┌────────

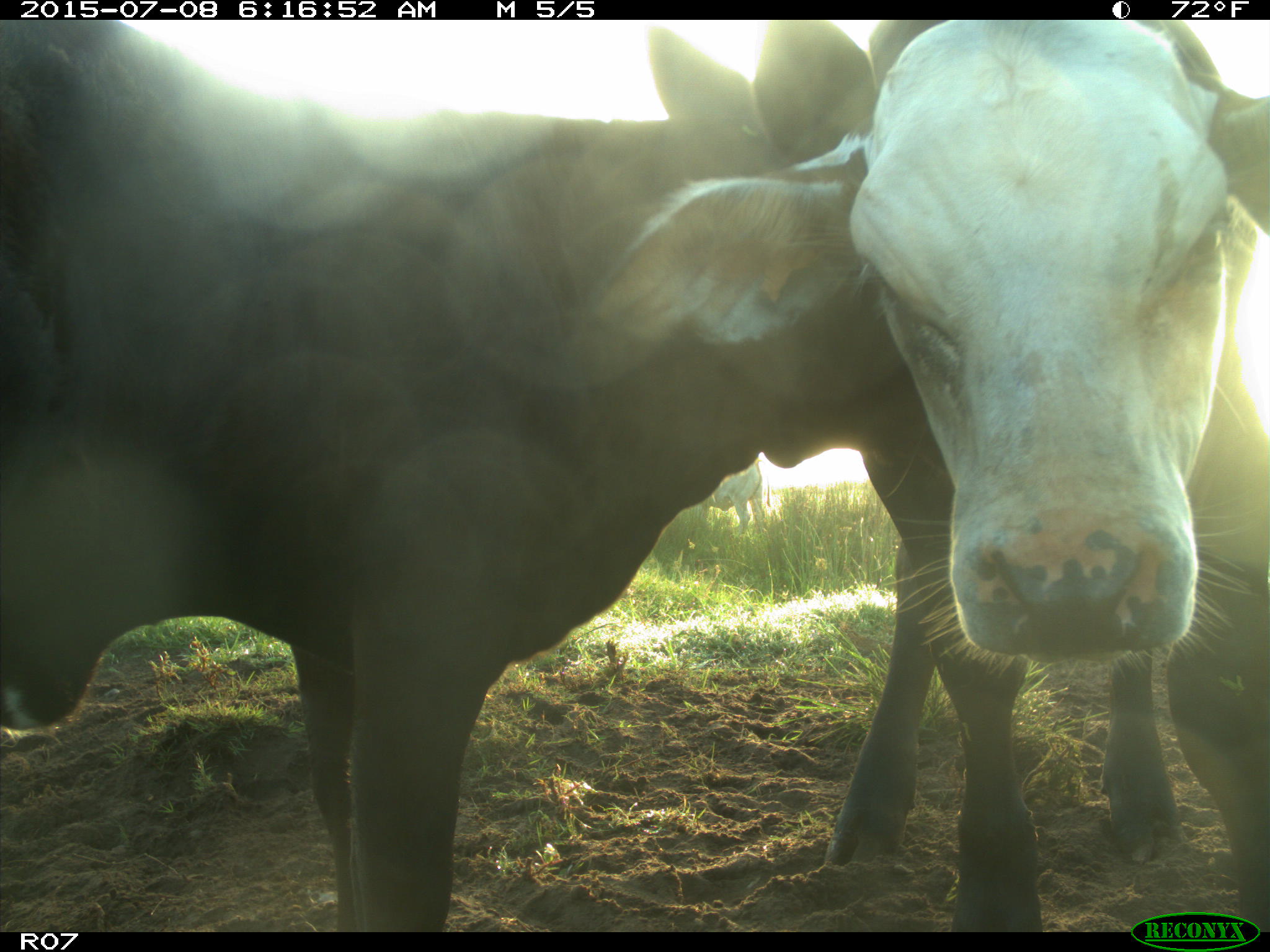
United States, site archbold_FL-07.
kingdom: Animalia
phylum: Chordata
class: Mammalia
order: Artiodactyla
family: Bovidae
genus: Bos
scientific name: Bos taurus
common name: domestic cow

└────────

▶ Assigned task
For this exercise, transcribe the data above line by line, exactly, with pictures omitted.

▶ Reply to the task
United States, site archbold_FL-07.
kingdom: Animalia
phylum: Chordata
class: Mammalia
order: Artiodactyla
family: Bovidae
genus: Bos
scientific name: Bos taurus
common name: domestic cow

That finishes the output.